As the visiting players celebrated in front of their fans in the corner of the pitch, plastic bottles began to fly in their direction, sparking a delay which only further served to suck the energy out of the home crowd. The cries of “Sí, se puede” that had reverberated around the old ground for much of the evening were no more and Girona must have sensed at that point it was going to be their night.
19 year old Arnau Martínez made sure of it, connecting with Aleix García’s free-kick on 80 minutes, to ensure that Girona had an advantage that even they couldn’t blow. They could finally rejoice and celebrate the end of a decade of play-off frustration when the Full-Time whistle sounded signaling their return to the top flight.
In truth, it’s fair to say not everybody will be pleased to see them. They are a Catalan club to their core and can count amongst their supporters the exiled Carles Puigdemont who led the push for the region’s independence from Spain in 2017. In some respects, the club are now more representative of the Catalan identity than the increasingly international FC Barcelona, and their return to the top flight won’t exactly be welcomed in sections of the Spanish media, not to mention more right-leaning fanbases across Spain.

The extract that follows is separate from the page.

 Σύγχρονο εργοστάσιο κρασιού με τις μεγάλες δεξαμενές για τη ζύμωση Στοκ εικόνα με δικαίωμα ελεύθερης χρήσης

There is also the ownership issue with the City Football Group their main shareholder, leading to accusations that their success is largely connected with their cosy relationship with the English champions. The extent of Manchester City’s involvement in their playing matters has been overplayed in truth with only a handful of youngsters swapping Manchester for Girona in recent years and few have been more than fringe players. However the presence of a perceived Premier League feeder club in LaLiga understandably doesn’t sit well in some quarters and it’s probably fair to say many in Spain would rather have seen Tenerife emerge victorious on Sunday night.
That’s not something that Michel or his players will be losing much sleep over though. It’s doubtful they’ll be getting much of that done on the long flight back to Catalunya in any case, but when the emotion of the evening finally subsides, there will be a real sense of satisfaction at the reward for their persistence and dedication over the past three years following their relegation in 2019.
Faced with such painful setbacks and the budget impact that is inevitable when clubs fail to quickly bounce back to the top flight, many were expecting Girona to slide back down towards what might be viewed as their natural standing on the Spanish football ladder, which would at the very best be in the bottom half of the Segunda División and has often been much lower.
Instead, they will be back in with the big boys for the 2022/23 campaign and having famously twice defeated Real Madrid during their first stint in LaLiga, they won’t fear anyone.